▸ Text block:
◇ ◇ ◇ ◇ ◇
- The Washington Times - Monday, April 8, 2002

A D.C. court has ruled against a former attorney for Metro who sought medical damages after asking an employee to open and close a bus door on her several times to prove it was safe.
Janet Rubin Landesberg, an 11-year staff attorney for the Washington Metropolitan Area Transit Authority, claimed in a lawsuit that she sustained injuries to her lower back, shoulders and neck, in addition to other ailments, when she voluntarily sandwiched herself repeatedly between the doors of a Metro bus on Jan. 17, 1990.
Mrs. Landesberg, now a judge in Harrisburg, Pa., said she was conducting research in order to defend Metro in court against people who claimed to have been injured by faulty bus doors.
Metro provided disability pay for her time off but refused to extend and include disability payments for time off because of reaggravation of her neck injury.
In the original 1996 lawsuit, Mrs. Landesberg claimed damages for injuries suffered in the bus door incident and two later accidents in 1992: a back injury she suffered after misstepping down from a jury box and problems aggravated a few months later when a falling suitcase struck her in the head and shoulders aboard an airport shuttle bus.
◇ ◇ ◇ ◇ ◇
▸ The data:
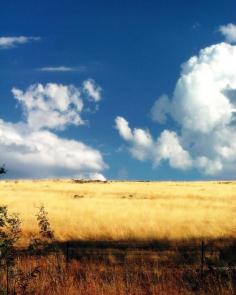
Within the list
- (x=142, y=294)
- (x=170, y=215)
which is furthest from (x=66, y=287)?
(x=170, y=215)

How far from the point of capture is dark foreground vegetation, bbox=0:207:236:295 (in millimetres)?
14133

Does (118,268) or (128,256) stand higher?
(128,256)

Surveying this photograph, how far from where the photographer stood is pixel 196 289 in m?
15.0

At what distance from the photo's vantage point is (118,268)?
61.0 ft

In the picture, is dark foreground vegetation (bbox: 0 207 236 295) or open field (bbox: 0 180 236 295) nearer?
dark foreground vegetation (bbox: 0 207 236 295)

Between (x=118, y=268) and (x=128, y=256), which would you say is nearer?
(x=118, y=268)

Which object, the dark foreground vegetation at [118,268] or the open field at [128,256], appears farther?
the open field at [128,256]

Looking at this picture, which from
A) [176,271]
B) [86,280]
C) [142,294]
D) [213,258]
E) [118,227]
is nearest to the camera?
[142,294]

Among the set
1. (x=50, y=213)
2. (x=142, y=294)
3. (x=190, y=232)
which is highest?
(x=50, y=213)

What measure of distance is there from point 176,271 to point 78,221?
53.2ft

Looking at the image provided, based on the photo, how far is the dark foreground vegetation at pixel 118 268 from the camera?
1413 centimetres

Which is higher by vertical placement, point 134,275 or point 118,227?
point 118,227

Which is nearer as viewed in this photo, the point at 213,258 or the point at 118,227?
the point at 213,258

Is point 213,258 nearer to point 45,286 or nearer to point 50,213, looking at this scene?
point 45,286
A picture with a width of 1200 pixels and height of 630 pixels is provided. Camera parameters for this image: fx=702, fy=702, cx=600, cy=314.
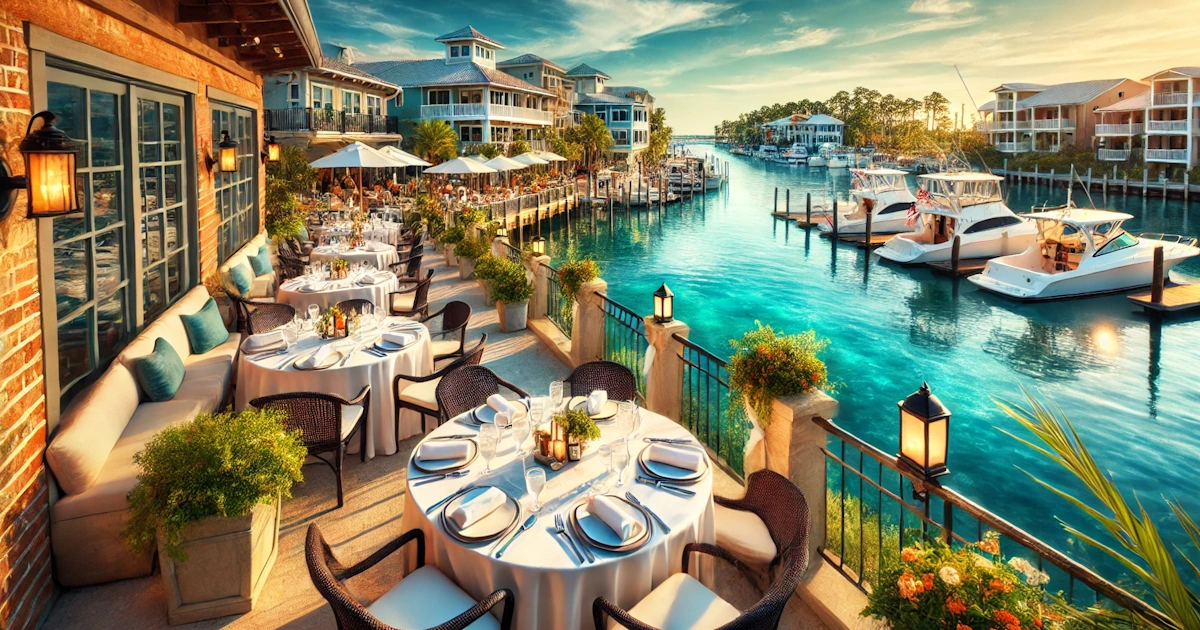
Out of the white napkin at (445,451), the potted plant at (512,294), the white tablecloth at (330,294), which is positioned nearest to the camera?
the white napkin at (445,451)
◇ ◇ ◇ ◇ ◇
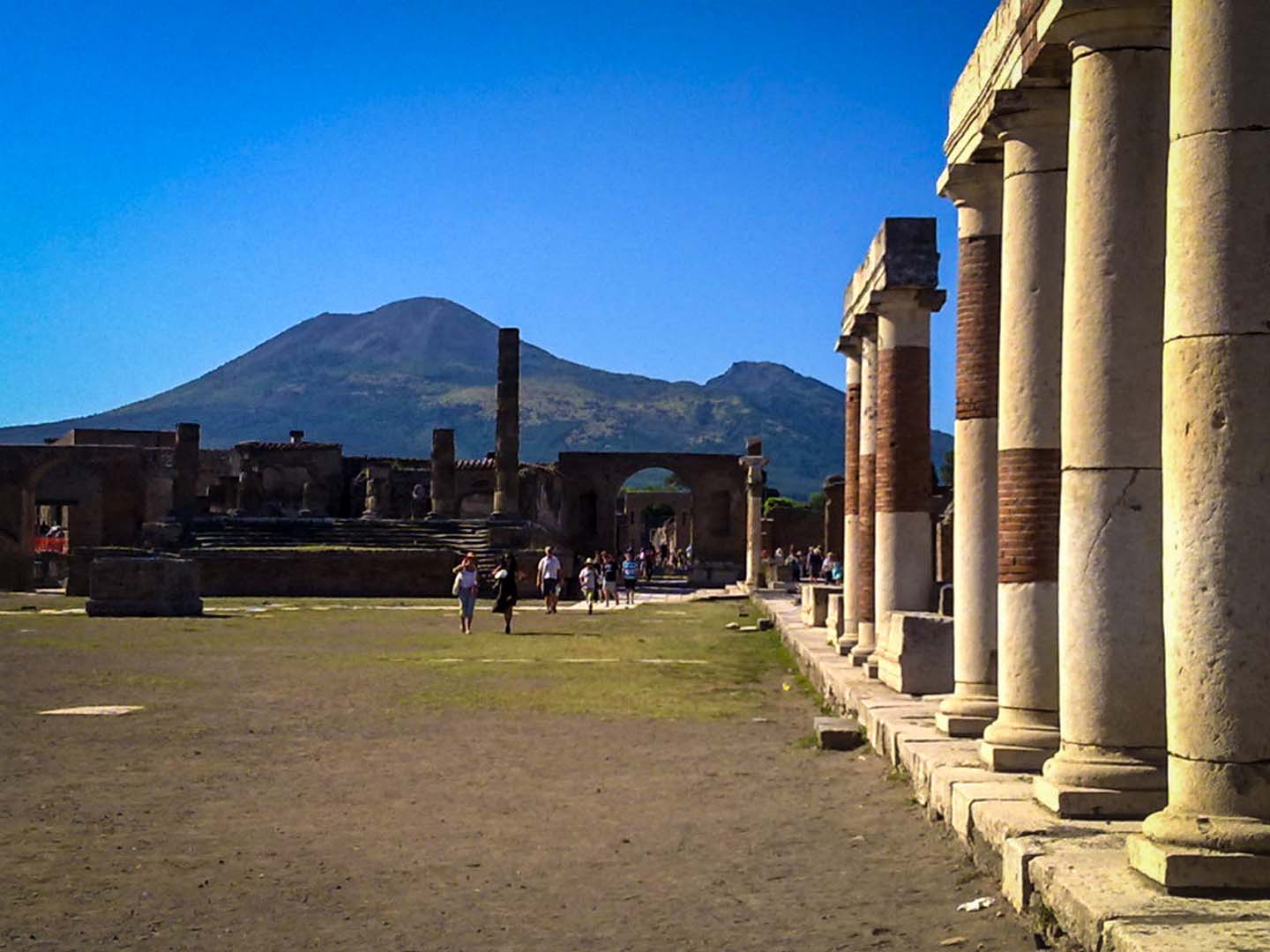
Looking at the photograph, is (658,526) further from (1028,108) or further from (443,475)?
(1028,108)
◇ ◇ ◇ ◇ ◇
▸ Assignment 1: According to the news article about the former Metro attorney's lawsuit, on what date did the bus door incident happen?
▸ Assignment 2: Please continue the news article about the former Metro attorney's lawsuit from its last sentence onward.

▸ Answer 1: Jan. 17, 1990

▸ Answer 2:
The court backed Mrs. Landesberg's right to medical benefits in connection with the two incidents in 1992, but tossed out claims related to the earlier bus door incident.
Court of Appeals Chief Judge Annice Wagner, who wrote the ruling handed up last week, said the justices disagreed with an earlier finding by the director of the D.C. Department of Employment Services (DOES) that Metro was responsible for the injuries to Mrs. Landesberg's neck.
The three judges denied other claims in the case, including one for extended disability for her shoulder injuries and one for symptoms of post-traumatic depression.
The ruling said Metro dismissed many of her additional claims for disability, as did the Department of Employment Services which is named as a defendant in the appeal because of lack of credible and persuasive evidence.
Metro's arbiter in the case cited several instances in which Mrs. Landesberg's treatments were "more than excessive."
Metro spokeswoman Lisa Farbstein said the company is happy with the ruling.
"We have looked it over with our lawyers and we believe the court of appeals upheld the position of the DOES director, which was for the most part our position," Mrs. Farbstein said.
Nine years after filing her lawsuit, Mrs. Landesberg told The Washington Times that she has moved on with her life.
She said she was forced to quit Metro because of retaliation by management. Ironically, she was named Metro Employee of the Year in 1992.
She is now an administrative law judge in Harrisburg. She declined to comment on the case "because of her position on the bench."
But she did tell The Times, "I would prefer closure on the issue after this extended period of protracted litigation.
"However, a mere reading of the opinion without seeing more of the record would not provide you with insight on this issue."